A decir verdad, las fuerzas de Wimpole Street luchaban todavía -hasta en estos momentos finales- por apartar a miss Barrett de Flush. El sábado por la tarde estuvo esperando a mister Taylor, pues la mujer inmensamente gorda había prometido que éste iría. Por fin vino, pero sin el perro. Envió un recado a miss Barrett: si ésta le pagaba en el acto seis guineas, volvería a Whitechapel y le traería el perro… le daba «su palabra de honor». Miss Barrett no sabía qué valor pudiera tener la palabra de honor de mister Taylor, pero le pareció «que no había otro recurso», pues la vida de Flush pendía de este hilo. Contó las guineas, y se las envió a míster Taylor, que esperaba abajo en el pasillo. Pero quiso la mala suerte que mientras esperaba Taylor en el pasillo -rodeado de paraguas, grabados, la felpuda alfombra y otros objetos valiosos – entrara Alfred Barrett. El ver al archienemigo en su propia casa, le hizo perder todo freno. Estalió su ira. Lo llamó «estafador, embustero y ladrón». En vista de ello, míster Taylor le devolvió los insultos. Y, lo peor de todo, juró estar «tan seguro de su salvación como de que no volveríamos a ver a nuestro perro»; y salió disparado de la casa. Así que a la mañana siguiente llegaría el terrible paquete sangriento.

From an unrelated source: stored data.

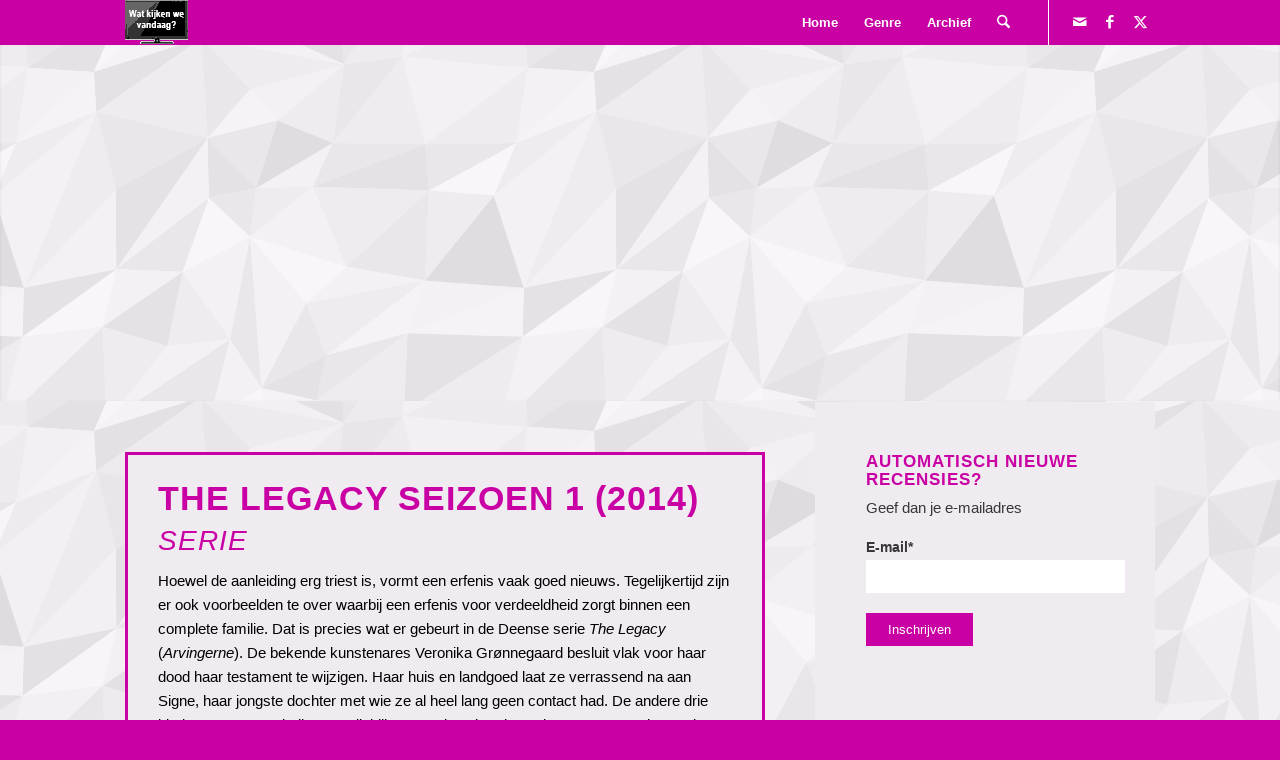

--- FILE ---
content_type: text/html; charset=utf-8
request_url: https://www.google.com/recaptcha/api2/aframe
body_size: 265
content:
<!DOCTYPE HTML><html><head><meta http-equiv="content-type" content="text/html; charset=UTF-8"></head><body><script nonce="xizopBBJtMYVSB7tNwcYdw">/** Anti-fraud and anti-abuse applications only. See google.com/recaptcha */ try{var clients={'sodar':'https://pagead2.googlesyndication.com/pagead/sodar?'};window.addEventListener("message",function(a){try{if(a.source===window.parent){var b=JSON.parse(a.data);var c=clients[b['id']];if(c){var d=document.createElement('img');d.src=c+b['params']+'&rc='+(localStorage.getItem("rc::a")?sessionStorage.getItem("rc::b"):"");window.document.body.appendChild(d);sessionStorage.setItem("rc::e",parseInt(sessionStorage.getItem("rc::e")||0)+1);localStorage.setItem("rc::h",'1769513954513');}}}catch(b){}});window.parent.postMessage("_grecaptcha_ready", "*");}catch(b){}</script></body></html>

--- FILE ---
content_type: text/css
request_url: https://www.watkijkenwevandaag.nl/wp-content/uploads/dynamic_avia/avia_posts_css/post-7859.css?ver=ver-1765456127
body_size: -88
content:
.flex_column.av-edn2jn-4115f6be515cfdfd2be71d24b0e0ba82{
border-width:3px;
border-color:#c900a4;
border-style:solid;
border-radius:0px 0px 0px 0px;
padding:30px 30px 30px 30px;
background-color:#f0ebf0;
}

#top .hr.hr-invisible.av-ad8drn-22cd155f3e50bdcbd1f3c5983dc73f62{
height:35px;
}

Miss Barrett volvió a vestirse a toda prisa y corrió escaleras abajo. ¿Dónde estaba Wilson? Que buscase un coche. Iba a volver a Shoreditch inmediatamente. Acudió su familia, presurosa, para disuadirla. Oscurecía. Estaba ya muy debilitada. Incluso para un hombre, en perfecto estado de salud, resultaba aquella aventura de lo más arriesgado. Hacerlo ella, era una locura. Así se lo dijeron. Sus hermanos, sus hermanas, toda la familia la rodeó, amenazándola, disuadiéndola, «gritándome que me había vuelto loca, que era una terca, una caprichosa… Me insultaron tanto como lo hubieran hecho con mister Taylor». Pero no cejó en su empeño. Tuvieron que comprender, finalmente, la inutilidad de sus esfuerzos ante la locura de ella. Por mucho peligro que hubiera, habían de dejarla salirse con la suya. Septimus prometió que, si Ba volvía a su cuarto «y se ponía de buen humor», iría él mismo en busca de Taylor, le entregaría el dinero y traería el perro.